We evaluated 22 FES patients from 17 to 29 years of age with a recent history of a single psychotic episode treated only with atypical neuroleptics, and 20 healthy persons matched with FES patients by sex, age, and educational level as the control group. Attention was estimated using the ANT in which participants indicate whether a central horizontal arrow is pointing to the left or the right. The central arrow may be preceded by spatial or temporal cues denoting where and when the arrow will appear, and may be flanked by other arrows (hereafter, flankers) pointing in the same or the opposite direction.

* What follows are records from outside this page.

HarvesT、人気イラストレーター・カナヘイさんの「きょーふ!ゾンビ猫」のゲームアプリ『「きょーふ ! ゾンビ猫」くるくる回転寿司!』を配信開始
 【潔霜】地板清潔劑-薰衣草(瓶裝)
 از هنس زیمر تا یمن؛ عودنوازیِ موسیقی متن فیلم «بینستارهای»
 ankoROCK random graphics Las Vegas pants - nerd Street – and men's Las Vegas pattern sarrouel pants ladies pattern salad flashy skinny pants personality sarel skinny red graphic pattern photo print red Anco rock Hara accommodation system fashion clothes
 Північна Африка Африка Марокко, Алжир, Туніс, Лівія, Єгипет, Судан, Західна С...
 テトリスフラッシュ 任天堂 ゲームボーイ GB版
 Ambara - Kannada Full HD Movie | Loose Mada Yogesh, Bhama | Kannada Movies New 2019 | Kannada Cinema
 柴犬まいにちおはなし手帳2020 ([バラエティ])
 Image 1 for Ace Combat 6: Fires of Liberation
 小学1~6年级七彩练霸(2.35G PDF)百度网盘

The efficiency of the alerting, orienting, and executive networks was estimated by measuring how reaction time was influenced by congruency between temporal, spatial, and flanker cues. We found that the control group only demonstrated significantly greater attention efficiency than FES patients in the executive attention network.
FES patients are impaired in executive attention but not in alerting or orienting attention, suggesting that executive attention deficit may be a primary impairment during the progression of the disease.